As a play example, I downloaded all German gas stations which are next to the “Autobahn”. Along with the names, I got the exact locations (in form of latitude/longitude) and the price of gasoline at each station. (Prices are in Euro and taken on a Friday night in a time span of roughly 30 minutes.) For starters, we just plot all gas stations on a map and color them depending on their price for (super e5) gasoline.

Germany.map = get_map(location = "Germany", zoom = 6, color="bw")  ## get MAP data
 
p <- ggmap(Germany.map)
p <- p + geom_point(data=dfff, aes(y=lat, x=lon, color=price))
p <- p +scale_color_gradient(low = "yellow", high = "red", guide=guide_legend(title = "Price"))
p  + theme(axis.title=element_blank(),
           axis.text=element_blank(),
           axis.ticks=element_blank()) + ggtitle("All Gas Stations along the Autobahn")

plot of chunk unnamed-chunk-2

The Autobahn is clearly marked by the yellow/red dots.

In a second step let’s create a density-based map. It ignores prices but takes the 2D-density of gas stations into consideration. It answers the question: where are the most gas stations per square mile?

options(stringsAsFactors=T)  ## need to run this --- weird ggplot bug=!
p <- ggmap(Germany.map)
p <- p  +  stat_density_2d(bins=30, geom='polygon', size=2, data=dfff, aes(x = lon, y = lat, alpha=..level.., fill = ..level..))
p <- p  +  scale_fill_gradient(low = "yellow", high = "red", guide=FALSE) +  scale_alpha(range = c(0.02, 0.8), guide = FALSE) +xlab("") + ylab("")
 
p  + theme(axis.title=element_blank(),
          axis.text=element_blank(),
          axis.ticks=element_blank()) + ggtitle("Gas Station Density")

plot of chunk unnamed-chunk-3

A more interesting question might be: are there regional clusters with higher prices? In order to illustrate regional prices, we can cluster prices regionally (stat_summary_2d) and plot them as tiles on top of the map.

p <- ggmap(Germany.map)
p <- p  +  stat_summary_2d(geom = "tile",bins = 50,data=dfff, aes(x = lon, y = lat, z = price), alpha=0.5)
p <- p + scale_fill_gradient(low = "yellow", high = "red", guide = guide_legend(title = "Price")) +xlab("") + ylab("")
p  + theme(axis.title=element_blank(),
           axis.text=element_blank(),
           axis.ticks=element_blank()) + ggtitle("Gas Price Clusters")

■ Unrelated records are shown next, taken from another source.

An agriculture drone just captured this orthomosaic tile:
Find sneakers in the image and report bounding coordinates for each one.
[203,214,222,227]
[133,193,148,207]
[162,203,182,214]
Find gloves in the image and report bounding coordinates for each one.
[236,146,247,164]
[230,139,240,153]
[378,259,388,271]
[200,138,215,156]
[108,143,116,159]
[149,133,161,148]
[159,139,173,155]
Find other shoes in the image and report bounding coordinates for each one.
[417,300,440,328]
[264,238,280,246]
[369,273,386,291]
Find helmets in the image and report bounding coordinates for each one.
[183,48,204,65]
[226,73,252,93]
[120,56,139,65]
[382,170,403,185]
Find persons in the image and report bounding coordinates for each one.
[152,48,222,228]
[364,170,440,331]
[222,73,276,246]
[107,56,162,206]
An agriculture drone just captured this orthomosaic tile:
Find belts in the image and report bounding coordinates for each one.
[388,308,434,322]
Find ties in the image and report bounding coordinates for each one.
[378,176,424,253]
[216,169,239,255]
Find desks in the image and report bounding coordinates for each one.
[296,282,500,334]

plot of chunk unnamed-chunk-4

While that gives some insight, it feels clunky. A better way is to cluster the stations by price (using cut2) first, then show the cluster density on individual maps (with facet_wrap).

require(Hmisc)
dfff$priceGroups <- cut2(dfff$price, g = 4)
 
p <- ggmap(Germany.map)
p <- p  +  stat_density_2d(geom = "polygon", bins = 30,data=dfff, aes(x = lon, y = lat, alpha=..level.., fill = ..level..))
p <- p+ facet_wrap(~priceGroups) + scale_fill_gradient(low = "yellow", high = "red", guide=FALSE) +  scale_alpha(range = c(0.02, 0.8), guide = FALSE) +xlab("") + ylab("")
 
p  + theme(axis.title=element_blank(),
           axis.text=element_blank(),
           axis.ticks=element_blank())  + ggtitle("Maps by Gas Price Cluster")

plot of chunk unnamed-chunk-5

I hope that short play example showed what can be (easily) done with maps in R/ggplot.

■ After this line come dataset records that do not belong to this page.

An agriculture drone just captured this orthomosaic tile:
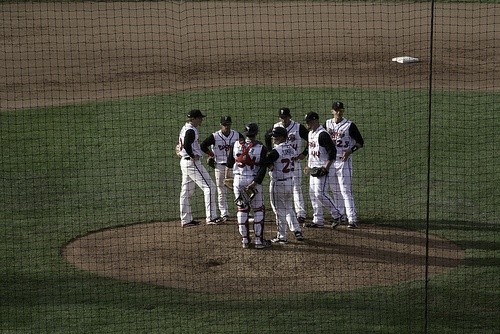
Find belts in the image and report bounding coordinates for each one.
[185,157,191,160]
[276,177,293,182]
[219,163,226,165]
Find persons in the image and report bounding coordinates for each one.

Here are the 3 take-aways:

  1. use stat_density_2d(geom = "polygon", bins = 30,data=dfff, aes(x = lon, y = lat, alpha=..level.., fill = ..level..)) to plot the DENSITY of x/y coordinates on a map.
  2. use stat_summary_2d(geom = "tile",bins = 50,data=dfff, aes(x = lon, y = lat, z = price) to plot the AGGREGATION of a third variable (e.g. Price) on a map
  3. options(stringsAsFactors=T) needs to be set, in order for stat_density_2d(geom = "polygon" ) to work; for more “details”, see Stackoverflow.
Written on November 13, 2016